Re: Private Use proposals

From: William Overington (WOverington@ngo.globalnet.co.uk)
Date: Wed May 22 2002 - 12:20:45 EDT


Thank you for your reply.

>I do feel I need to comment in regard to your two messages, totaling 19
>KB, which are largely focused on the Private Use Area and quasi-official
>codifications of its usage.

Well, the ideas are not intended to be quasi-official. Just one end user of
the Unicode system seeking to use the Private Use Area to good effect and
putting forward ideas to other end users who might like to consider using
some of the facilities suggested.

>Many of the issues relating to the PUA have been discussed numerous
>times on this list. We all know, as you state in one of your posts,
>that Unicode is committed to leaving the PUA free and available to all
>users, to the point that they will not sanction any "semi-official"
>mappings of characters to the PUA nor any indexing mechanism to
>reference such mappings. I used to wonder why there was no link on the
>Unicode Web site to ConScript, since it seemed to me like a creative use
>of Unicode. Now I understand that such a link might be misinterpreted
>as an official endorsement of ConScript.

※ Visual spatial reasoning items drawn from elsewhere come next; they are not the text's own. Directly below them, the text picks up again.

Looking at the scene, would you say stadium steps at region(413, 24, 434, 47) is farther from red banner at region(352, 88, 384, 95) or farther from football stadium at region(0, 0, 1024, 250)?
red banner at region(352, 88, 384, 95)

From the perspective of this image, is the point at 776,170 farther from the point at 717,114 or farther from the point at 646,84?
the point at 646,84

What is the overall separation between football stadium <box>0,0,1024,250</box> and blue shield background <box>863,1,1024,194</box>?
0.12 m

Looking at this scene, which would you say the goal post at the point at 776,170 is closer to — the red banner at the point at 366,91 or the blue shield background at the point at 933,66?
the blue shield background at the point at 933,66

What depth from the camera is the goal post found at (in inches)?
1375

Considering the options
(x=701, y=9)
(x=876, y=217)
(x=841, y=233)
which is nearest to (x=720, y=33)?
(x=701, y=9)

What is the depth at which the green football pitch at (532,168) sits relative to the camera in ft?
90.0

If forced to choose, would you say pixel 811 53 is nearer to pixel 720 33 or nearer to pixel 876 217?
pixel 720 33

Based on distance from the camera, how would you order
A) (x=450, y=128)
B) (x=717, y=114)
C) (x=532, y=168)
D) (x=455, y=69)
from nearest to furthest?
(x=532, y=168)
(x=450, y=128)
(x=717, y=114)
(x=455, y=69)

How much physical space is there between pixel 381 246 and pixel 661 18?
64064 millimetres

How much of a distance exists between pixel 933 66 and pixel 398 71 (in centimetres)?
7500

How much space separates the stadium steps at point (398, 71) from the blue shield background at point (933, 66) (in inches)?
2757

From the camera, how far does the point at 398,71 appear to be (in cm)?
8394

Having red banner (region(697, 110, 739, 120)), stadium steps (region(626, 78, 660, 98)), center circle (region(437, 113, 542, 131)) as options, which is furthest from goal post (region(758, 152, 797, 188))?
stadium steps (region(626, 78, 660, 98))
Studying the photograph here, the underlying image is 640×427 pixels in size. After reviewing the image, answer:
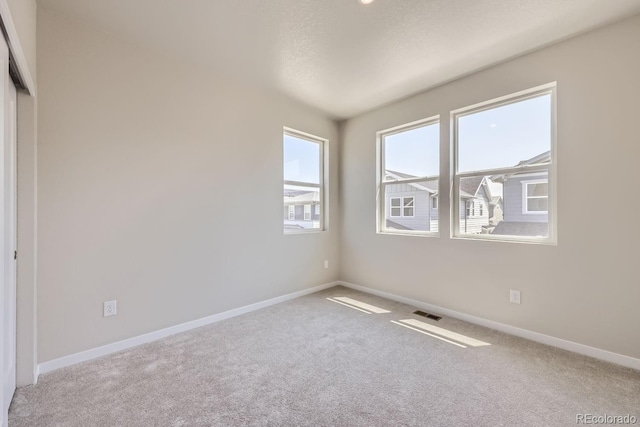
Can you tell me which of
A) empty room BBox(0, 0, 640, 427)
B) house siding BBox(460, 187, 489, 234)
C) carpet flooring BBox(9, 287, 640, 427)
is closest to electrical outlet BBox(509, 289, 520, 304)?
empty room BBox(0, 0, 640, 427)

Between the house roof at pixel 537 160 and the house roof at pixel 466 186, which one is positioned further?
the house roof at pixel 466 186

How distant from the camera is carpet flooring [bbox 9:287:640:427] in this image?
1.50 meters

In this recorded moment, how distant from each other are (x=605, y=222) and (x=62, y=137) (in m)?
4.25

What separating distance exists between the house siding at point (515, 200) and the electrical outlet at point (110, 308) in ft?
12.1

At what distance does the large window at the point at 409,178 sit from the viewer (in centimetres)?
321

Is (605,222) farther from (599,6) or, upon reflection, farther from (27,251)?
(27,251)

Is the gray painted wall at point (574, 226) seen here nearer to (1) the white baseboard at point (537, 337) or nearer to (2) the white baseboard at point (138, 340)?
(1) the white baseboard at point (537, 337)

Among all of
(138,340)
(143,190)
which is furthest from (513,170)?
(138,340)

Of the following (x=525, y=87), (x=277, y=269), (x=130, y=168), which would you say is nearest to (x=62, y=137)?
(x=130, y=168)

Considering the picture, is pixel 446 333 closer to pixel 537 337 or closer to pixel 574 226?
pixel 537 337

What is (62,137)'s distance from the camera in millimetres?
1972

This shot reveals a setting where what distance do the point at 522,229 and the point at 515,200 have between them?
289 millimetres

Well, I have found that if I don't mention the fact that endorsement of
Private Use Area allocations will not be endorsed then someone will usually
point out the fact as if saying so then refutes my suggestion.

Also, I was replying to someone who may possibly not have known about the
matter.

A pity that the ConScript link cannot be linked from the Unicode website. I
would have thought that mentioning that various people are using the Private
Use Area in various ways and, after having stated the non-endorsement rule,
providing a few links would have been alright: still, its not my website and
maybe there are legal implications of which I am unaware should the Unicode
Consortium provide such a link.

>1. There is *strong* opposition to encoding additional presentation
>forms for alphabetic characters. Ligatures are presentation forms.
>Beginning with version 3.1, Unicode has stated that alphabetic ligatures
>may be formed with the help of U+200D ZERO WIDTH JOINER, or
>automatically by the font without explicit encoding. (As Michael
>Everson pointed out in his "zero-width ligator" papers, the
>automatic-formation approach requires hairy contextual analysis in cases
>such as Fraktur.) But the whole reason for inventing these solutions is
>that additional Latin ligatures are EXTREMELY unlikely to be encoded.

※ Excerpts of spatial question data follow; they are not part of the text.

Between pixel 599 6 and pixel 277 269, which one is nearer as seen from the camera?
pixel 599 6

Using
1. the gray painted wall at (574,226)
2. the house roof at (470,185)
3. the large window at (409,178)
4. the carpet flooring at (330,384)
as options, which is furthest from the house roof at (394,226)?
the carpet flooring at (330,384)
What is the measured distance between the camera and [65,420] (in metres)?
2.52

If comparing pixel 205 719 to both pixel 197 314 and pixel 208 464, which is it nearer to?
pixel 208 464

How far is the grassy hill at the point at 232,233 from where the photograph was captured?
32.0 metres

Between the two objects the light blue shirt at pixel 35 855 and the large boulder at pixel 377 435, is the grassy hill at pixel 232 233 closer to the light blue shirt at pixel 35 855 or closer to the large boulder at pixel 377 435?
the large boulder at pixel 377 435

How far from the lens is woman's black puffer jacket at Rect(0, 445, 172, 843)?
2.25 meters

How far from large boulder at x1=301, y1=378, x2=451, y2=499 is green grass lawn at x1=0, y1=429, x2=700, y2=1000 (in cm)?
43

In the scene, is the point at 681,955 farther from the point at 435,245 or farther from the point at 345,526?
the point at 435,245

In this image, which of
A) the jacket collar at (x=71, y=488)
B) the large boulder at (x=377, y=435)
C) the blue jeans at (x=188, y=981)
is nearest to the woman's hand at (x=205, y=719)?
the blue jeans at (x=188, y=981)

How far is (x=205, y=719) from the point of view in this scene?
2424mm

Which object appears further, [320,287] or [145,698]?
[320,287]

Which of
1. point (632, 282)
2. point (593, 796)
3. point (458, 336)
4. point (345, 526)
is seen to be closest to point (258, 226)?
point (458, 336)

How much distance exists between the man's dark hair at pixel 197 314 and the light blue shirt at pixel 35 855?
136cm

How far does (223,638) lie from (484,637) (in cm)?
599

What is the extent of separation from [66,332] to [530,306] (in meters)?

Well, I had a search for Mr Everson's papers and found three of them on his
http://www.evertype.com website. I have had a look through them and hope to
have a further read later. These are n2141.pdf, n2147.pdf and n2317.pdf.
Now, the fact is that Michael suggested a feature named ZERO WIDTH LIGATOR
specifically for the purpose of ligation and it appears that that suggestion
has not been accepted, but that a shared solution with a code point that can
also mean something else has been decided upon. Now, I do not know the
details of all of this and I certainly hope to study the matter more, yet,
as someone who is not a linguist as such but an inventor and programmer, I
have a concern that using one code point for two types of meaning rather
than one code point for each type of meaning is what I call a software
unicorn. The concept of a software unicorn can be read about on
http://www.users.globalnet.co.uk/~ngo/euto0008.htm if anyone is interested.
Certainly, if I were encoding ligation as an operator I feel that I would
perhaps tend to introduce two new code points, namely PLEASE LIGATE THE NEXT
TWO CHARACTERS and PLEASE LIGATE THE NEXT THREE CHARACTERS rather than a
ZERO WIDTH LIGATOR which is only reached after the first character of the
ligature has been reached, yet I would also try to make sure, as Michael has
done, that ligation was carefully separated from other operations.

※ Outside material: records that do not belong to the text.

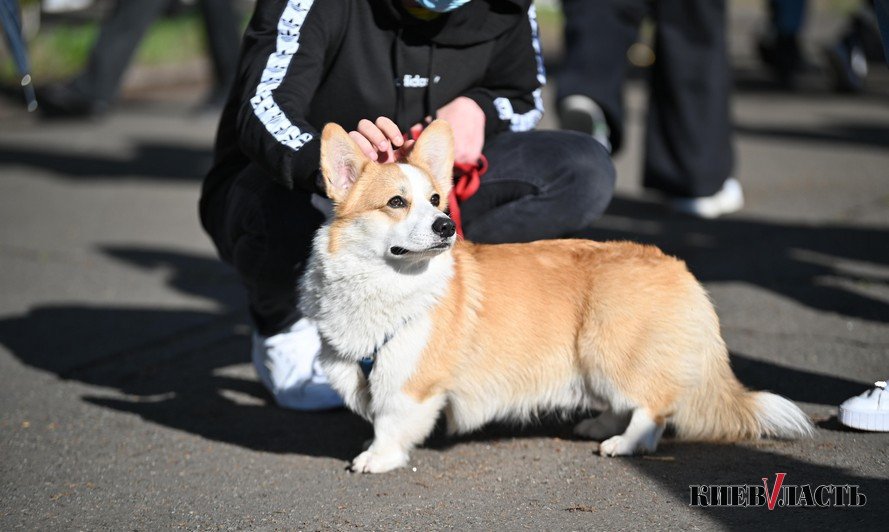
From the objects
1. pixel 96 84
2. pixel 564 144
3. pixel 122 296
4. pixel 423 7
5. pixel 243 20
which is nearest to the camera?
pixel 423 7

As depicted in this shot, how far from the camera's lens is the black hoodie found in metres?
2.86

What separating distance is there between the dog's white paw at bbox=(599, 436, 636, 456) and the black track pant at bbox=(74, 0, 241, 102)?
564cm

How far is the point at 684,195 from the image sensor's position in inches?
219

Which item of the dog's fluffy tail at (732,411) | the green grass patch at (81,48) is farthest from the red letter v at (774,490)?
the green grass patch at (81,48)

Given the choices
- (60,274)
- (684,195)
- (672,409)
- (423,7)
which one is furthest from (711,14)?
(60,274)

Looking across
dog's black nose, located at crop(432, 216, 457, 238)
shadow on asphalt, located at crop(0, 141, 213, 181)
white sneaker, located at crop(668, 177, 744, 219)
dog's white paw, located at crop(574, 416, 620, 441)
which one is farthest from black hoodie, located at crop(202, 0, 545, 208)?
shadow on asphalt, located at crop(0, 141, 213, 181)

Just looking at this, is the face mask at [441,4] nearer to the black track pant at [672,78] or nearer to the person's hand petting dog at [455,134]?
the person's hand petting dog at [455,134]

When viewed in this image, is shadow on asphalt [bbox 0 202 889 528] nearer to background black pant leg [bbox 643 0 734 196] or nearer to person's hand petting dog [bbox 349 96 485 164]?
background black pant leg [bbox 643 0 734 196]

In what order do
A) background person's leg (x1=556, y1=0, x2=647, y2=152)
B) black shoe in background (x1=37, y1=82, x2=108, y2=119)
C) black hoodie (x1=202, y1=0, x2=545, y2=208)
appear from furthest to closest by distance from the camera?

I feel that perhaps the matter needs to be looked at again and Michael's
suggestion for the ZERO WIDTH LIGATOR reviewed with the possibility that it
become accepted after all. I am wondering whether to add ligation
facilities into the U+F3.. block of my usage of the Private Use Area so as
to provide a safety net in case those software unicorns start galloping, for
as the song goes, a castle of software can fall to the ground, if over its
drawbridge their golden hooves pound!

Yet I do not regard my desire to formally encode some more ligatures into
the U+FB.. block as in any way contradictory to the use of a ZERO WIDTH
LIGATOR code point. There is room for both methods to be available and the
end user can make his or her choice depending upon the application and upon
what facilities are available to him or her. Someone compiling a dictionary
might well use a ligator approach. If someone wishes to set Fraktur or set
in an18th Century English style, using TrueType founts with a wordprocessing
package or a multimedia authoring package, then using ligature characters
might be the best approach. Certainly my background in setting metal type
perhaps influences me to want to have the ligature characters as such, yet
metal type was used for centuries and transcribing of texts onto computers
may well take place. I accept that there can be problems of an ever
expanding set of ligatures, yet the glyph design has got to be available for
the ligature somehow and the "one code point gives one ligature character"
approach is certainly effective with wordprocessing software and multimedia
authoring packages.

As to strong opposition to encoding additional presentation forms for
alphabetic characters, well, we live in a democratic society and if some
people who would like to produce quality printing feel that using a TrueType
fount with some ligature characters does what they want and harms no one
else, what exactly is the objection? Certainly, if it were one method or
the other, then the ligator operator would be best, yet it is not
necessarily one method or the other, there is scope to encode the ligatures
for Fraktur and for 18th Century English books and also have Michael's ZERO
WIDTH LIGATOR. Maybe there needs to be a note about which method is
considered the most appropriate use for major uses, yet there is, I suggest,
scope for both methods to be encoded into regular Unicode. I hope that that
will happen at some time in the future. For the moment, I am trying to have
a discussion about it with a view to producing a list of Private Use Area
code points by the weekend if possible. Then anyone who uses that list,
perhaps to produce a TrueType fount, can at least have a set of code points
to use.

>But don't expect that action to have any bearing on what
>UTC or WG2 does. They want formal proposals, and they have an official
>form. If I decide there is enough support for "lock" and "unlock" to
>warrant a proposal (the grass-roots vote so far is 3 for, 1 against), I
>will fill out the form. Doing a PUA implementation is fine, but has
>nothing to do with formal proposals.

Certainly they want proposals to be formal and on an official form.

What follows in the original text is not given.